Ciclicamente in diversi contesti, città e paesi abbiamo assistito alla crescita di un movimento di writing. Ogni volta l’abbiamo visto legarsi alle peculiarità del territorio in cui writers e street artists andavano ad esprimersi. Questo significa che vi è un codice consolidato a cui fare riferimento, ma significa anche che ogni singola realtà si è sempre necessariamente evoluta nel legame con il proprio tessuto urbano e con la propria cultura. È evidente quindi come il carattere di multiculturalità sia proprio di questa forma di espressione.
Che oggi, soggetti politici che non hanno mai nascosto la loro provenienza ed il loro legame con gli ambienti più intolleranti e razzisti e che ancora rivendicano con orgoglio le loro radici chiaramente fasciste (a prescindere dai vari tentativi di crearsi una faccia più ‘moderna’ e presentabile per l’opinione pubblica) cerchino di utilizzare questo linguaggio all’interno di iniziative come quella che Casapound ha lanciato a Roma per il 14 e 15 di maggio, deve essere percepito come una provocazione inaccettabile per chiunque abbia dedicato tempo e passione a questa forma di espressione artistica. Non si tratta di scegliere di schierarsi da una parte o dall’altra di un’ipotetica barricata, ma semplicemente di impedire un’infiltrazione di soggetti che nulla hanno a che fare con questo mondo all’interno di un movimento che vive, esiste e si evolve spontaneamente su altri valori e contenuti da più di 40 anni.
Vogliamo ricordare come questi lugubri soggetti siano gli stessi che, se da un lato si professano ‘rivoluzionari’ ed antagonisti, dall’altra vivono sotto la protezione di quegli stessi partiti politici che nel corso degli anni in Italia, hanno costruito campagne deliranti contro i graffiti in tutte le città che hanno amministrato: dalle taglie sui writers in salsa milanese alle diverse squadre antigraffiti costituite in altre città della penisola. Casapound da una parte sostiene i vari sceriffi delle diverse amministrazioni, godendone dei favori politici, dall’altra cerca di riciclarsi come paladina di libere forme di espressione che non le sono mai appartenute… inutile sottolineare come questa operazione sia destinata a fallire da sola. Tuttavia deve diventare un’occasione per rivendicare invece quelle che sono le reali caratteristiche di questo movimento: contaminazione, multiculturalità e quindi antirazzismo.
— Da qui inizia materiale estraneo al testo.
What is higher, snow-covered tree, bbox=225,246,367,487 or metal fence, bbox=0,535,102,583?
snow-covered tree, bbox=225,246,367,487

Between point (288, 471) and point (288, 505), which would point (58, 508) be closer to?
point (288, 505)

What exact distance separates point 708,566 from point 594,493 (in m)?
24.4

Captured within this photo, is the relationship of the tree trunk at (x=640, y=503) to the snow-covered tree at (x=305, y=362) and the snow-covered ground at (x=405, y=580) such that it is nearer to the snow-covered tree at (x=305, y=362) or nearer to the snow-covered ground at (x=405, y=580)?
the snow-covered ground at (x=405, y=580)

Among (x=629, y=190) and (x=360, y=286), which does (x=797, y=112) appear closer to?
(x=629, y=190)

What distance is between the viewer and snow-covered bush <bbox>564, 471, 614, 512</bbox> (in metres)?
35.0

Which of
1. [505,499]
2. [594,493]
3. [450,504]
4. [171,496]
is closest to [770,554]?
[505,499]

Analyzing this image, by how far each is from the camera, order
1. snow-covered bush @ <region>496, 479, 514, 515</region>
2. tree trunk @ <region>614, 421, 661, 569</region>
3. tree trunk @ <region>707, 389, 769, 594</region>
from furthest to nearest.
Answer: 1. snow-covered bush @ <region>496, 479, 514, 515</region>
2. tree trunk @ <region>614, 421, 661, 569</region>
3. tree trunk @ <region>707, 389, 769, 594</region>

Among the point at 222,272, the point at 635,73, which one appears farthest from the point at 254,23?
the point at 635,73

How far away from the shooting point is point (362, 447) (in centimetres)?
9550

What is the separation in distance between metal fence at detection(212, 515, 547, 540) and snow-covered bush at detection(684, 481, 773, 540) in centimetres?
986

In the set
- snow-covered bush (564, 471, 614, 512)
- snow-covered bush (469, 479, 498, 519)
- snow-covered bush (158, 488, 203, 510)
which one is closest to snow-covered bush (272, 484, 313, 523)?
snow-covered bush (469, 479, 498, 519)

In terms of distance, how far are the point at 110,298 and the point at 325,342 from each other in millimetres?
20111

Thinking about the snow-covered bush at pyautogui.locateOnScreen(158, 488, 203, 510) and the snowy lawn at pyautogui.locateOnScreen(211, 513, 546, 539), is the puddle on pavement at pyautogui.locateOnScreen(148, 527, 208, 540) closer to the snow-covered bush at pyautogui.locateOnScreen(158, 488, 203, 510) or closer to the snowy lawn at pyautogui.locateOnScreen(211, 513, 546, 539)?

Come writers siamo sempre stati abituati a rispondere colpo su colpo agli attacchi repressivi delle amministrazioni cittadine: abbiamo sempre alzato il tiro, tanto di fronte all’aumento dei vigilantes e delle guardie nei depositi quanto in strade sempre più pattugliate da polizia e carabinieri. Le città le abbiamo conquistate strada per strada, tetto per tetto, yard per yard, deposito per deposito: questa per noi è l’essenza di ciò che significa dipingere e questo è come lo facciamo.
Che poi i graffiti abbiano sempre attraversato gli spazi liberati e autogestiti delle diverse città, così come le altre discipline della cultura Hip Hop non è un proclama, ma una semplice constatazione: la scena in Italia non è certo appannaggio esclusivo dei centri sociali, ma nei centri sociali ha sempre trovato terreno fertile nella condivisione di valori e pratiche, ieri come oggi. E questo almeno, come writers e come compagni ci teniamo a rivendicarlo. Negli spazi autogestiti il writing ha sempre trovato spontaneamente spazi di libertà ed espressione. Con soggetti come Casa Pound non c’entra e non può c’entrare nulla. Punto.
Non permetteremo a nessuno, tanto meno a soggetti impresentabili per chiunque ami questa forma di espressione e vi abbia dedicato passione, di appropriarsi di qualcosa che appartiene a chi le strade le sente e le ha vissute in tutti questi anni. Quello che faremo sarà semplicemente fare quello che abbiamo sempre fatto: riprenderci le strade per riempirle di tutti i contenuti che danno un senso ad un movimento che non si lascerà mai manovrare.
LE STRADE SONO NOSTRE!
DOVE C’E’ LIBERTA’ DI ESPRESSIONE NON CE’ SPAZIO PER ALCUN FASCISMO!